We popped out of the Metro at opera and were awed my the magnificence of the opera house (in my opinion, the most beautiful building in Europe). Greg gets out the camera only to find that the screen is cracked - we've had this camera all of about two moths. Grr...we decide to take photos anyway looking through the view finder (so 1990's) and as you can see, it worked for the most part!

We stayed at the Hotel Castille. It was perfect. Great location across from the Ritz and next to the original Chanel - I was in heaven. The beds were so comfortable it was hard to get out of bed in the morning.
We headed down the road for a late dinner a pretty good spot called Restaurant Flottes. I had a delicious dinner including my favorite - a cheese course! After dinner we went for a lovely walk along the Rue de Rivoli and Jardin des Tullerjes where they were having a carnival. It was a great night and set the scene for a wonderful weekend.

We woke up the next morning and headed to La Duree a famous tea house for our first pain chocolate and croissant. It was perfect. On our way out I noticed this rather striking, hansom older gentleman headed into La Duree with his wife and two children....it was non other than James Bond himself, Pierce Bronsen. Our first celebrity spotting since arriving in London and my second encounter with Remington Steele.

After a morning of shopping Rue Saint Honore and a long hunt for Christian Louboutin, we had a nice long lunch sitting outside at a cafe (Le Cafe des Inities) watching the world go by. It was perfect except for the obnoxious American couple next to us on their cell phones, but we didn't let that interrupt our experience.
After that we headed over the Latin Quarter and wandered around,to walk off our lunch and finish off our shopping. After a nap, we head back out for a dinner a Au Pied de Cochon. While the french onion soup was tasty, it's not a place I would recommend - a bit of a tourist trap. Again we were seated next to an interesting couple who discussed very intimate details of their relationship and her "exploratory" university days. After that we headed to find a better option for dessert and stumbled upon Bistrot Vivienne - a great find and highly recommended. We sat outside and enjoyed the night surrounded by only french speakers, oblivious to their conversations.
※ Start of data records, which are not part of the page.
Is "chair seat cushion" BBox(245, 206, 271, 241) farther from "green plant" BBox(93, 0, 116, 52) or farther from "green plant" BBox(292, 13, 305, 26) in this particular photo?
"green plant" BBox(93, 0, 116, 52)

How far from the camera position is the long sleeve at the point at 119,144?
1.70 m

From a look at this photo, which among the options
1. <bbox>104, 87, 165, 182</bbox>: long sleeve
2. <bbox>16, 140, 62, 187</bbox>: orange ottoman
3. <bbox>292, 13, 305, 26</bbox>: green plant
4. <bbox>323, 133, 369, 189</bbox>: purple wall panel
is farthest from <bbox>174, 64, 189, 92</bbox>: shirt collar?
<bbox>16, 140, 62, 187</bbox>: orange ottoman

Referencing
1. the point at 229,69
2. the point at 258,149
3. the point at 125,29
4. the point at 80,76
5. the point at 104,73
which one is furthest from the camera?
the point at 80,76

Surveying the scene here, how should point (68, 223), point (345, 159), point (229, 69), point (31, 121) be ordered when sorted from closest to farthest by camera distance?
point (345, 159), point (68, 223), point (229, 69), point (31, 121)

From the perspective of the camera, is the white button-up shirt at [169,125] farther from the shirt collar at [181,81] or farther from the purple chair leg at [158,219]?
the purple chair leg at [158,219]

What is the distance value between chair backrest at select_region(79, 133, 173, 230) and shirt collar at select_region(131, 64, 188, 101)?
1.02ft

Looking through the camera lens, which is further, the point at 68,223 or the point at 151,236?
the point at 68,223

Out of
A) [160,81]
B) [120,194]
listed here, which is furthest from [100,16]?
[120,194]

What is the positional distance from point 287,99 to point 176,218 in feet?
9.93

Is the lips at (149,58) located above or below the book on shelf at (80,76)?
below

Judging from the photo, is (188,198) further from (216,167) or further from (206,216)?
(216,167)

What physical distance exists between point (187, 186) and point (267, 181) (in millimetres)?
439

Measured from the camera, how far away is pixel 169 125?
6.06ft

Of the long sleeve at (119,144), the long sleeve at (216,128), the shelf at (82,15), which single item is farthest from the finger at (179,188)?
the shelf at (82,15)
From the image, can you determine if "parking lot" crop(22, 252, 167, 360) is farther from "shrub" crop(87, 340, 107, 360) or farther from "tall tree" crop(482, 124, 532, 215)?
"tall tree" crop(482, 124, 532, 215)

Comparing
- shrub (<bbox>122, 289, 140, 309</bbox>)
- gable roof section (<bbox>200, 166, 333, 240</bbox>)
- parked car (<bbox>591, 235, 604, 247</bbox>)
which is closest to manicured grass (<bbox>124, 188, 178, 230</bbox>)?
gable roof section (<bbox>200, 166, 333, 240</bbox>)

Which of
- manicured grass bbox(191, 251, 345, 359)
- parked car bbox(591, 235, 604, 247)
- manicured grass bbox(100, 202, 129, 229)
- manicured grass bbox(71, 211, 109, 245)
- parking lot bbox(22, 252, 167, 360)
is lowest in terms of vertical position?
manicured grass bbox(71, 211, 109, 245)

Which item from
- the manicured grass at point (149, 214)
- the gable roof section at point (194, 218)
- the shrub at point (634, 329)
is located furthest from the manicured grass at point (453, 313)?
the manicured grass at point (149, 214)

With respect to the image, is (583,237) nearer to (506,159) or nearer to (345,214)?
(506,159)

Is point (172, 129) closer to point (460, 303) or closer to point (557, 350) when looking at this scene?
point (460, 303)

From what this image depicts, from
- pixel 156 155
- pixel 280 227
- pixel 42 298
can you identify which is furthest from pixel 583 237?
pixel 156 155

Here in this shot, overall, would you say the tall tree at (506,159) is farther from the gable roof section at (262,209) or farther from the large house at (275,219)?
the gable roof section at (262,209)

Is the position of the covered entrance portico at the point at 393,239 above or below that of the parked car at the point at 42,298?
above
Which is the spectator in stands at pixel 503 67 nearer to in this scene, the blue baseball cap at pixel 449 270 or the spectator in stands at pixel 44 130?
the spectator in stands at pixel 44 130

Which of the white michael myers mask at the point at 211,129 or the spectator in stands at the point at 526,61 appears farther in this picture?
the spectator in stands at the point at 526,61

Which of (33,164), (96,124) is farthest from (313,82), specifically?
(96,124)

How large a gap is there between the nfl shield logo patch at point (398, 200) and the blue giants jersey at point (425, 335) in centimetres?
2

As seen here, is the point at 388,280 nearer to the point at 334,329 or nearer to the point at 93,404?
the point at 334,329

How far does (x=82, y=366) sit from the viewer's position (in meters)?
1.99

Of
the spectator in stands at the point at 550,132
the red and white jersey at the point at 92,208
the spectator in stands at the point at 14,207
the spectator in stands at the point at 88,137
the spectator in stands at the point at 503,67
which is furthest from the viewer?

We capped off the night with a trip the the Hemingway Bar at the Ritz. It was a bit surreal going through the revolving door that I had seen so many times on the various Princess Diana tributes over the years, but I quickly forgot all about that as we were entering the bar as Pierce (I figure we should be on a first name basis by now) and his wife were leaving. Crazy. Anyway, this bar is famous as a spot where Hemingway hung out - hence the name. It very small and classic with wood walls. We sat down and were handed a menu. Greg's eyes nearly popped out of his head - the cheapest drink listed was 28 Euro or about $40! We decided that it wasn't just the drink, but the experience we were paying for, and it was too small a spot to duck out gracefully, so we enjoyed every sip of our drinks!